Consigne ▸
Poursuivez le texte sur le non-lieu et la réaction des familles d'hémophiles, à partir de sa dernière phrase.

Texte fourni ▸
______
Un effet de dominos pour les autres scandales sanitaires
« Ma crainte la plus profonde, c'est que, après ce non-lieu, on fasse du révisionnisme », commente avec amertume Edmond-Luc Henry. Le président d'honneur de l'Association française des hémophiles met en garde contre des formules à l'emporte-pièce du genre « pas coupables, pas responsables ». Pour lui, les innocentés sont responsables, car « on savait, on pouvait faire autrement » que de contaminer.
« Nous sommes dans un système maffieux », accusent les époux Gaudin, dont les deux enfants hémophiles, Laurent et Stéphane, sont morts à 11 et 15 ans. Les Gaudin veulent saisir la Cour européenne des droits de l'homme, même si elle ne peut constituer un quatrième degré de juridiction, ce qui fait dire à certains que « ça ne changera pas grand-chose ».
______
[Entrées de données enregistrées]
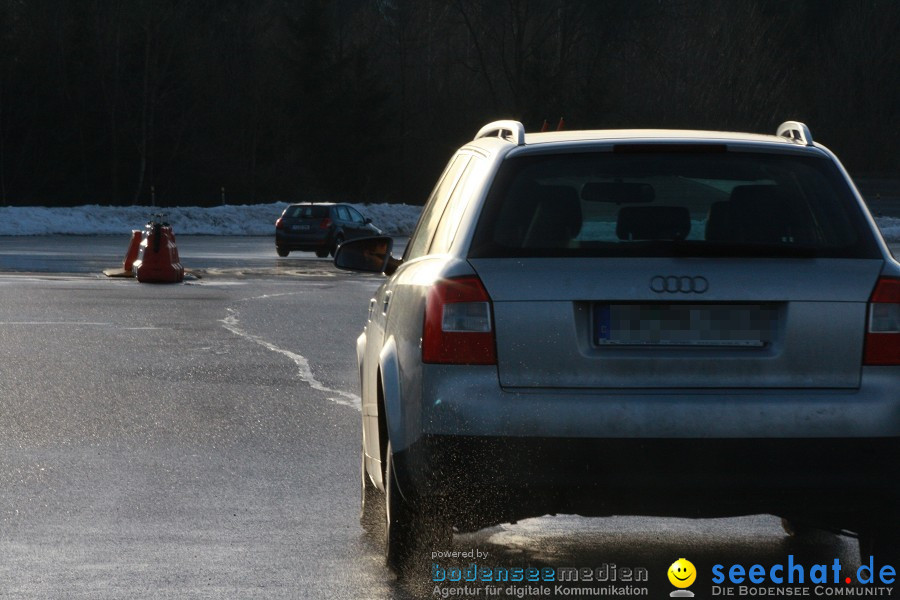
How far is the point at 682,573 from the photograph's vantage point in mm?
5918

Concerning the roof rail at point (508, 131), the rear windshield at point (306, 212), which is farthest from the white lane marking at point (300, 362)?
the rear windshield at point (306, 212)

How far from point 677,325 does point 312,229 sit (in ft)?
112

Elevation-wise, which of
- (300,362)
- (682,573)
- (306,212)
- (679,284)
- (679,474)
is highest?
(679,284)

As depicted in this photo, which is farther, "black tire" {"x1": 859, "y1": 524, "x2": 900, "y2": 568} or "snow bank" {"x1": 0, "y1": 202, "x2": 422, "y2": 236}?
"snow bank" {"x1": 0, "y1": 202, "x2": 422, "y2": 236}

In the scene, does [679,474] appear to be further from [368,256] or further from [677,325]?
[368,256]

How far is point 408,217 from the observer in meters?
60.1

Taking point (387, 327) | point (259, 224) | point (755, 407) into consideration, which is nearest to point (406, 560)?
point (387, 327)

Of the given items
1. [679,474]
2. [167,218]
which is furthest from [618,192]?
[167,218]

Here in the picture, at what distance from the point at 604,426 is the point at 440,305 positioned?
690 mm

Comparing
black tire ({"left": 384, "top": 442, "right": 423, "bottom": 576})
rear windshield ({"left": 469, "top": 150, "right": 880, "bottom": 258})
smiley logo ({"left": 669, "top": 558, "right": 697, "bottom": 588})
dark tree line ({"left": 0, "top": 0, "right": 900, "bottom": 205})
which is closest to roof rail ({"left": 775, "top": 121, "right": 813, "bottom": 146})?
rear windshield ({"left": 469, "top": 150, "right": 880, "bottom": 258})

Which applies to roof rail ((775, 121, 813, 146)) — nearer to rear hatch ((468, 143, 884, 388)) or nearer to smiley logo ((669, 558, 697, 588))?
rear hatch ((468, 143, 884, 388))

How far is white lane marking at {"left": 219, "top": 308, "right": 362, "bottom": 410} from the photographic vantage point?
37.1 feet

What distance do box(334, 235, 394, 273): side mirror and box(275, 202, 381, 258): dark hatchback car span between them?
30.7m

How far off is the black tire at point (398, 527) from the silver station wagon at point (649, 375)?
91mm
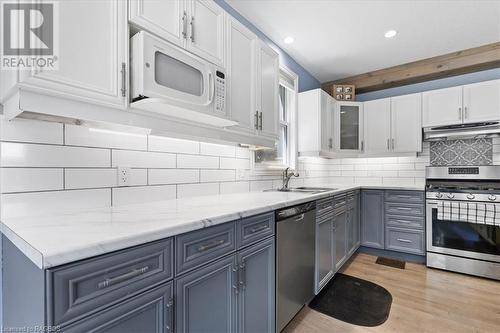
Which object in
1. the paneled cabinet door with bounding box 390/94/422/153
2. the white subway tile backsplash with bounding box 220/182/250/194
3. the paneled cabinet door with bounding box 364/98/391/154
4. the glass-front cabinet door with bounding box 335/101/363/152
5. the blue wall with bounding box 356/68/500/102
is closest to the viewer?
the white subway tile backsplash with bounding box 220/182/250/194

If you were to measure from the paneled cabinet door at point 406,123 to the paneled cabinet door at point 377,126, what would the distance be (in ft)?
0.21

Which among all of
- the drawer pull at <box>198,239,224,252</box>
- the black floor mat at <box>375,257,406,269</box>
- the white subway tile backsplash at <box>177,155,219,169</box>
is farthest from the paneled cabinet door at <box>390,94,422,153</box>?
the drawer pull at <box>198,239,224,252</box>

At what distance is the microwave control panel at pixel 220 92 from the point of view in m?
1.54

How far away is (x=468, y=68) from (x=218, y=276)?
12.8ft

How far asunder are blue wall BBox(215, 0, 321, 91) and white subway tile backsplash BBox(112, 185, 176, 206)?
5.60ft

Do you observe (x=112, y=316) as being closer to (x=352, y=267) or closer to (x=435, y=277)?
(x=352, y=267)

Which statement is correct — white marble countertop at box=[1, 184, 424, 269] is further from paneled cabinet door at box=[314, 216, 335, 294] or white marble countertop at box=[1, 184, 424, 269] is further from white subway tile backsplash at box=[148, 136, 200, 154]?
paneled cabinet door at box=[314, 216, 335, 294]

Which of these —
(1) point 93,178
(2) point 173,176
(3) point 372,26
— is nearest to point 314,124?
(3) point 372,26

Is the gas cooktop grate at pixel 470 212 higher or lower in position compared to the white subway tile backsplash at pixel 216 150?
lower

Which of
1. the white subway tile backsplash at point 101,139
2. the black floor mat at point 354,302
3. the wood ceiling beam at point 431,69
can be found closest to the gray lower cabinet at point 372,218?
the black floor mat at point 354,302

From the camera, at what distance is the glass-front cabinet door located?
3717mm

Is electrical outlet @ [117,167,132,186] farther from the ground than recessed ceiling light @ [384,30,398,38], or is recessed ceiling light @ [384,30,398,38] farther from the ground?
recessed ceiling light @ [384,30,398,38]

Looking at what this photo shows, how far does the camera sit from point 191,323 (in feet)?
3.42

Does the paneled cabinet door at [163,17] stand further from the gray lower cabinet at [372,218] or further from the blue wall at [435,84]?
the blue wall at [435,84]
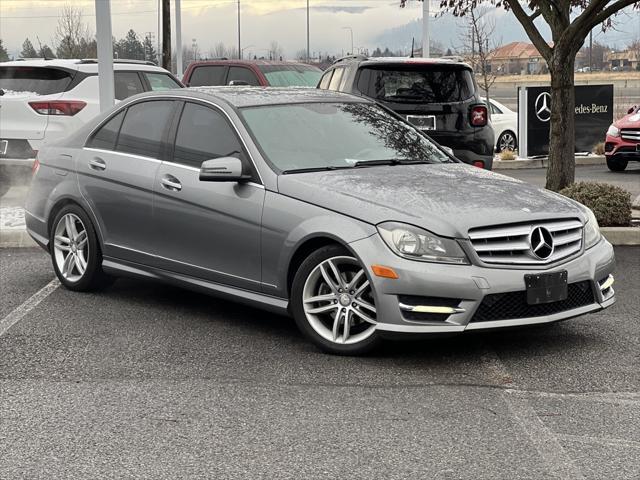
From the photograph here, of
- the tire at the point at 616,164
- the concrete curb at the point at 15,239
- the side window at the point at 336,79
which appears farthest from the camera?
the tire at the point at 616,164

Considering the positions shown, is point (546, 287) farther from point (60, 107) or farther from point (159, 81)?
point (159, 81)

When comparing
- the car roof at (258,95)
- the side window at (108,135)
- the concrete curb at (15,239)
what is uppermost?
the car roof at (258,95)

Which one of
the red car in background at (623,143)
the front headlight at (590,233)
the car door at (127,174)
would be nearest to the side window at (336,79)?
the car door at (127,174)

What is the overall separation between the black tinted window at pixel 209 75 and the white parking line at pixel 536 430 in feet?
46.5

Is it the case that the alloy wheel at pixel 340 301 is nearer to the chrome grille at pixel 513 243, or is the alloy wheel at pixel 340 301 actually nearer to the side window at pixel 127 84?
the chrome grille at pixel 513 243

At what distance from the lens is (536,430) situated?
5.10 m

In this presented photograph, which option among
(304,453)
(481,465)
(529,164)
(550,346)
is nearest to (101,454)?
(304,453)

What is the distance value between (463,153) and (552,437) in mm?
7658

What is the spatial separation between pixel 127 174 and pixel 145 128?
1.23ft

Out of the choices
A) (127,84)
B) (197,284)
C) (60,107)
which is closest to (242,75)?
(127,84)

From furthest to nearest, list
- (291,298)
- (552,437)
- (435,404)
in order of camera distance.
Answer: (291,298) < (435,404) < (552,437)

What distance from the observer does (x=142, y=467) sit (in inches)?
182

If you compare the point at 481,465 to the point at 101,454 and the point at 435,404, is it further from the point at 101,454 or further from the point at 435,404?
the point at 101,454

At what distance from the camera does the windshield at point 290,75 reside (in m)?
19.3
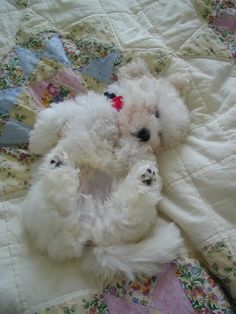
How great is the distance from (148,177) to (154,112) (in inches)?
9.0

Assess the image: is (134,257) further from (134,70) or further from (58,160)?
(134,70)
______
Résultat obtenu ▸
Au nom de l'Association française des transfusés, Olivier Duplessis parle, comme Act Up, d' « une décision prise de façon illégitime » et s'en remet aux historiens : « Il faudra faire en sorte qu'ils puissent établir la vérité », dit-il, en dénonçant « le plus grand scandale judiciaire français du XXe siècle. »
« La volonté de ne pas juger était évidente », relève, de son côté, Jean Peron-Garvanoff (Association des polytransfusés), le premier à avoir déposé, en 1987, une plainte classée sans suite.
Ouvert en 1994, le volumineux dossier non ministériel du sang contaminé, avec plus de 130 tomes de procédure, portait sur le scandale des produits sanguins infectés par le VIH, laissés trop longtemps en circulation dans le courant de l'année 1985. Il aura vécu grâce à la ténacité de Marie-Odile Bertella-Geffroy, la juge parisienne, malheureusement trop isolée.
Après ce non-lieu, « aucun scandale mettant en cause la santé et l'alimentation des Français ne pourra être jugé », prédisent, dépitées, les associations de victimes. « Un effet de dominos » est à craindre pour l'hormone de croissance contaminée, le Distilbène, le VHC, l'amiante ou encore la vache folle.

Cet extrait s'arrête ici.